The U.S. housing market has been shining this quarter buoyed by lower mortgage rates and decelerating home price growth that has encouraged people to buy more homes, pushing stocks and ETFs higher. ITB provides exposure to U.S. companies that manufacture residential homes by tracking the Dow Jones U.S. Select Home Construction Index. With AUM of $1.2 billion, it holds a basket of 46 stocks with heavy concentration on the top three firms. The product charges 43 bps in annual fees and trades in heavy volume of around 2.8 million shares a day on average. It has a Zacks ETF Rank #4 (Sell) with a High risk outlook.

Worst ETFs

ETFMG Prime Junior Silver ETF SILJ – Down 17.1%


Silver mining stocks have been on the downtrend this quarter thanks to intensifying U.S.-China trade spat, which has cast a doubt on the demand for the metal. Notably, silver is used in a wide range of industrial applications and about half of the global consumption of the industrial commodities is in China. Additionally, a few mining companies are going through tough times and struggling to generate free cash flow in a low-price environment where profit margins have been massively eroded. SILJ provides a true small-cap play on the silver mining space by tracking the Prime Junior Silver Miners & Explorers Index, holding 30 stocks in its basket with heavy concentration on the top three firms. The fund has managed assets worth $42.7 million and trades in solid volume of around 73,000 shares a day. It charges 69 bps in annual fees.

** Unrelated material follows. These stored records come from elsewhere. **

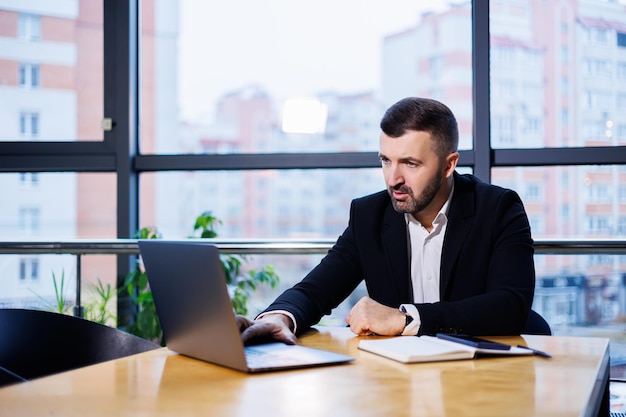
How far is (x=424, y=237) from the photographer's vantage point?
2365mm

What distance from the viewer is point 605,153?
12.9 ft

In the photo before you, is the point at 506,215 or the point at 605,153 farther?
the point at 605,153

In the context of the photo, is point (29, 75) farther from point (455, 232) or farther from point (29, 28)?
point (455, 232)

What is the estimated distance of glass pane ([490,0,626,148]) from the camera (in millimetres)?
4012

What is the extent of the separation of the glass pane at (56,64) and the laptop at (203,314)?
9.83 ft

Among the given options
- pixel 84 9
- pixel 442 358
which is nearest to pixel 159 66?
pixel 84 9

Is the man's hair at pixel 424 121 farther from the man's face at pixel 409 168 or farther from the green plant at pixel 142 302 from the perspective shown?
the green plant at pixel 142 302

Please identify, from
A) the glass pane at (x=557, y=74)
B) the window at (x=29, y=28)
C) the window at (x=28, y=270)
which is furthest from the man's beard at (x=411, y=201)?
the window at (x=29, y=28)

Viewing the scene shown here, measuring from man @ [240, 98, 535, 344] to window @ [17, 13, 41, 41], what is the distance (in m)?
2.79

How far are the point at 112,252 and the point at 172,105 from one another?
1371 millimetres

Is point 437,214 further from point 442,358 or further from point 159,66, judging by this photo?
point 159,66

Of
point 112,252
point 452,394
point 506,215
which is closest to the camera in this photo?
point 452,394

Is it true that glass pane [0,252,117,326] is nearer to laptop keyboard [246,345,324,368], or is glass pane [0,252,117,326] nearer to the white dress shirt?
the white dress shirt

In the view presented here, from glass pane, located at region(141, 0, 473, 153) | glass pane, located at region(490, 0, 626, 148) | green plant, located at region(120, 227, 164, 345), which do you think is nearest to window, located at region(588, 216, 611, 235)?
glass pane, located at region(490, 0, 626, 148)
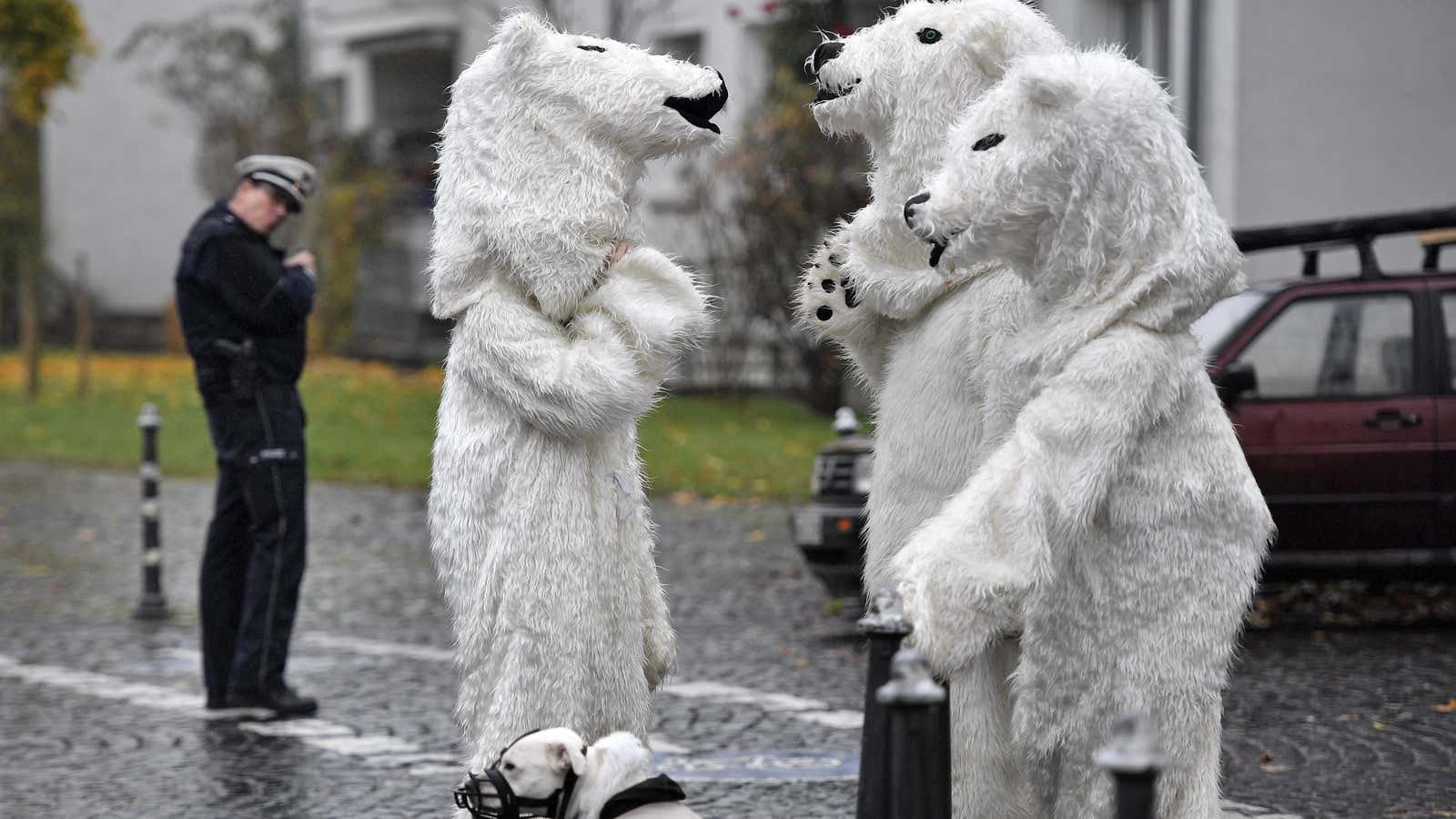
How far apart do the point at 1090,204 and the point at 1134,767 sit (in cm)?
152

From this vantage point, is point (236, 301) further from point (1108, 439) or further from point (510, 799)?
point (1108, 439)

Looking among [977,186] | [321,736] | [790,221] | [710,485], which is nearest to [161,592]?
[321,736]

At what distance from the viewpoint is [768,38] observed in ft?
71.6

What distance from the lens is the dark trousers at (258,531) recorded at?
7.27m

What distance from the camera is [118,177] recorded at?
112 feet

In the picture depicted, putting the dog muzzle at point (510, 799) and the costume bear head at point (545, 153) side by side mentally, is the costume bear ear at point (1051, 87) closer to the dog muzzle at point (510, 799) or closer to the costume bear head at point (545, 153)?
the costume bear head at point (545, 153)

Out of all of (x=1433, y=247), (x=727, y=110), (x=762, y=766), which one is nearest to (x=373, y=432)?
(x=727, y=110)

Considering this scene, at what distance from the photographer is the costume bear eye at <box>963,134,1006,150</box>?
3906 mm

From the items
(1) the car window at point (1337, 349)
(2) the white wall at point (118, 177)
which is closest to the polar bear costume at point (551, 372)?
(1) the car window at point (1337, 349)

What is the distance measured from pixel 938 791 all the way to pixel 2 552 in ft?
35.7

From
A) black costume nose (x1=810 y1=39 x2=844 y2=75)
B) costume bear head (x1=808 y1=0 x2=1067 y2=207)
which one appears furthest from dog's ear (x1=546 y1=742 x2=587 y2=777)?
black costume nose (x1=810 y1=39 x2=844 y2=75)

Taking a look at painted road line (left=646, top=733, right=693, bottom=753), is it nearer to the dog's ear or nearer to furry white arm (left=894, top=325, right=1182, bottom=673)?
the dog's ear

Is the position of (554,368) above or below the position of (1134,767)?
above

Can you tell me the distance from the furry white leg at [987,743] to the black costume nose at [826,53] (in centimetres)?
163
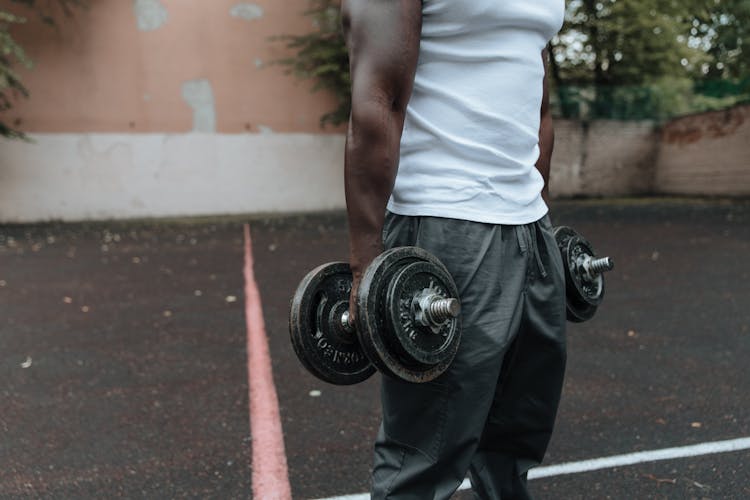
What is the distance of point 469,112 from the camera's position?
1.48 m

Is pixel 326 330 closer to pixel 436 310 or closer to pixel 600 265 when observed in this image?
pixel 436 310

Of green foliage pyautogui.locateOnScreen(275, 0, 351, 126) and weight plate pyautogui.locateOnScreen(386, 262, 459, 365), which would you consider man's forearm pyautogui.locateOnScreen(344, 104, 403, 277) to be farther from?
green foliage pyautogui.locateOnScreen(275, 0, 351, 126)

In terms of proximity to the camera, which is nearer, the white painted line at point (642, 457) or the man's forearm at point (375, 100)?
the man's forearm at point (375, 100)

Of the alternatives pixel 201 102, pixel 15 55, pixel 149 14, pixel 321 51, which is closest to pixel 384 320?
pixel 321 51

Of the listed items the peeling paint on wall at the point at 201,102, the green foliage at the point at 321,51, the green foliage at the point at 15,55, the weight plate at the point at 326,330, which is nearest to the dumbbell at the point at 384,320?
the weight plate at the point at 326,330

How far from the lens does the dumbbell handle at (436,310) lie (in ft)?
4.54

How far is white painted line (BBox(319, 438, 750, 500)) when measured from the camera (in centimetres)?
256

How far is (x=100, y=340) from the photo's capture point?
4488mm

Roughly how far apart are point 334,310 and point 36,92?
13051mm

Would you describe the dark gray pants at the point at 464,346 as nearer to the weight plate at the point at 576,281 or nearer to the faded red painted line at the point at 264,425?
the weight plate at the point at 576,281

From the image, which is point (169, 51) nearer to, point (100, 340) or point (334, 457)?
point (100, 340)

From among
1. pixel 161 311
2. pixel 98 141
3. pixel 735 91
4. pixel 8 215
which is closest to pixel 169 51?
pixel 98 141

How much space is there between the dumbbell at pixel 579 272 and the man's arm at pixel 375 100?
0.69 m

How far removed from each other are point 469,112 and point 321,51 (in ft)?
40.2
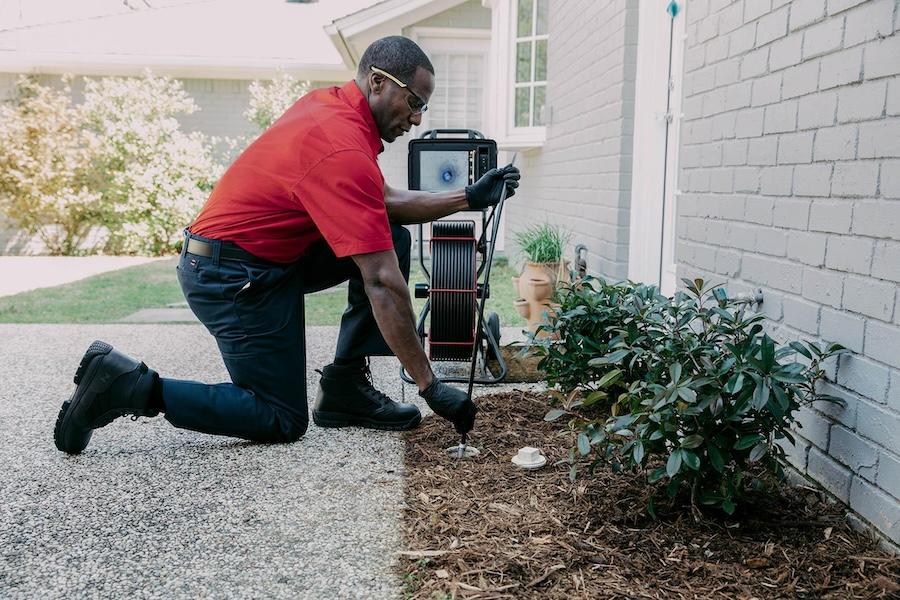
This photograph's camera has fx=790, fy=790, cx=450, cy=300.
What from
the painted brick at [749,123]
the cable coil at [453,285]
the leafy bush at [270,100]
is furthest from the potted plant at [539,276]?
the leafy bush at [270,100]

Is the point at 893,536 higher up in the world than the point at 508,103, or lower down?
lower down

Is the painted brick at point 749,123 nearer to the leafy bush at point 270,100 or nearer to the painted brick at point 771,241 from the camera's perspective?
the painted brick at point 771,241

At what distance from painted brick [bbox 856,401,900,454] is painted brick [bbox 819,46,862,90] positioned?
0.88 meters

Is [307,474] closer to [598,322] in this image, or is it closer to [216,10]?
[598,322]

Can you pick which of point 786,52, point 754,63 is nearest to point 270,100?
point 754,63

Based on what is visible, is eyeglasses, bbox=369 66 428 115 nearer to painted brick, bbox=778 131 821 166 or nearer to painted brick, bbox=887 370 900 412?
painted brick, bbox=778 131 821 166

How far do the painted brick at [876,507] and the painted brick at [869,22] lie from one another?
1.16m

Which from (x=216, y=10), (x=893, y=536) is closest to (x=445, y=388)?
(x=893, y=536)

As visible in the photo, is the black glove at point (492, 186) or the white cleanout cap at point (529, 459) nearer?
the white cleanout cap at point (529, 459)

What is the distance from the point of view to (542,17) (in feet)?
23.6

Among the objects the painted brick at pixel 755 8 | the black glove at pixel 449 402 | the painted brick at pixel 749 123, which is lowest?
the black glove at pixel 449 402

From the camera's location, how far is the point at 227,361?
2.93 m

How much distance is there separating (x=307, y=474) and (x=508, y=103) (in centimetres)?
539

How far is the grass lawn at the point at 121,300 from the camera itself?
6098 mm
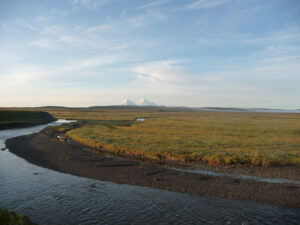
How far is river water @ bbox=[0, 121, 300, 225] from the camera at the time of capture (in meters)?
15.6

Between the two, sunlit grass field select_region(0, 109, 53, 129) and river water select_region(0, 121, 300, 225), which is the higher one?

Global X MSCI Pakistan ETF PAK – Down 16.6%

Pakistan-based stocks were caught in a nasty web of trading this quarter amid escalating tensions between India and Pakistan on the disputed Kashmir region. PAK provides investors access to the largest, most liquid companies in Pakistan by tracking the MSCI All Pakistan Select 25/50 Index. It holds 34 stocks in its basket with each accounting for less than 8.6% share. The ETF has a lower level of $51.9 million in AUM and charges 87 bps in fees and expenses. Additionally, it trades in lower volumes of about 24,000 shares and has a Zacks ETF Rank of #4 with a Medium risk outlook

VanEck Vectors China SME-ChiNext ETF CNXT – Down 16.2%

Chinese stocks are seeing dismal trading with the return of trade war fears. While most of the Chinese ETFs have been declining, CNXT stole the show. This fund offers exposure to the largest and most-liquid China A-share stocks listed and trading on the Small and Medium Enterprise (SME) Board and the ChiNext Board of the Shenzhen Stock Exchange by tracking the SME-ChiNext 100 index. It holds 100 stocks in its basket with none accounting for more than 7.13% share. The product is unpopular with AUM of $30.6 million and average daily volume of around 29,000 shares. It charges 65 bps in fees per year and has a Zacks ETF Rank #3 with a High risk outlook (read: ETF Winners & Losers As China Retaliates).